Reprinted with permission from author’s blog “Libi BaMizrach“
To the Editor of Mishpacha Magazine:
Dear Sir or Madam,
I read the article by Shlomo Yehuda Rechnitz entitled “There IS no Shidduch Crisis” in your August 6 edition with great interest. I want to thank him, and you, for devoting so much attention to this very serious issue. Upon reflection, I would like to make the following observations, some of which differ with Mr. Rechnitz. I base myself on my experience of having been, ב”ה, “in the Parsha” and married three children in the past two years, and from what I hear as a Rav and a member of the community.

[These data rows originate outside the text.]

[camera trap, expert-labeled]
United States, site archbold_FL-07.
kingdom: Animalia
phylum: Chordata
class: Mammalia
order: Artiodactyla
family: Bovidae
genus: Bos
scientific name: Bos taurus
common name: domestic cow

To begin with, let me summarize what I feel are the main points of Rechnitz’ presentation:
Too few of the young women are married by age 21. It is not a crisis, but a “catastrophe” that, for example in Los Angeles, only 13 of 72 girls of a high school graduating class were engaged or married by age 21-22. Furthermore, “Any change should not have to come from the girls”, as the risk to the current group of girls is too high if they will wait until they are older to begin dating”. This is not “a problem among Chassidim and Chareidim in Eretz Yisroel, and other populations. It is only “our oilam – the American Yeshiva World – that is dealing with a self-created problem”. This is a problem to which too many have become “deaf, blind, and desensitized. We speak about it and then push it aside as we digest our dessert.” The problem has nothing to do with money, as “money cannot and will not solve this catastrophe.” The core of the proposed solution is that bochurim should begin shidduchim when they are about 20 or 21, and an elaborate description of how the yeshivos would adapt to this is laid out. Even though the bochurim may be insufficiently mature at this age for marriage, (or even at 23), they can be expected to rise to the occasion and “quickly become men” when they need to, much as young men do in the army, or during times of crisis — you “grow into the role”.

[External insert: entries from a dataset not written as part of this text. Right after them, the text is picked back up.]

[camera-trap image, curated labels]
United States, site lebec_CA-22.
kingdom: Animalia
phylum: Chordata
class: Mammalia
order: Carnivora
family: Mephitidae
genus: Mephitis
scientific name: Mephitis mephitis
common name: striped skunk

I would like to examine these points, in the order noted above.
The notion that if young women are not married by age 21 or 22, it is a catastrophe in the making.
In short, I believe that this type of thinking is, in itself, one of the main causes of the problem.
Apparently there is an unwritten rule that as soon as a young woman in our community finishes the year after high school, or even earlier, she must immediately enter the shidduch process. If a year goes by, and it is two whole years, Heaven forfend, after High School, and the big Two Oh looms, it is time to begin panicking and to enter crisis mode. Why? Why do we already begin to consider this a crisis and misfortune, and 21 year old girls begin worrying about becoming spinsters?
Here are some possible factors that ought to be examined in the light of this problem: There is an ethic that it is undesirable, or even dangerous, for a young woman to have finished High School and Seminary, and not be interested in getting married quite yet. That somehow it will be harmful if she finds employment or goes on for higher education for a year or two while having some degree of independence.
While many young women do want to marry younger, I know of many others who would prefer to have a year or two as a young adult without having the responsibilities, and yes, the burdens, of being a wife and mother by age twenty. To be free to work, explore, travel, see something of the world outside of school and seminary and figure out for themselves who they are and where they fit in to the community. They resent greatly the pressure of having to immediately put all their efforts into getting married, for fear of being “left out” while “all the good bochurim will already be taken”.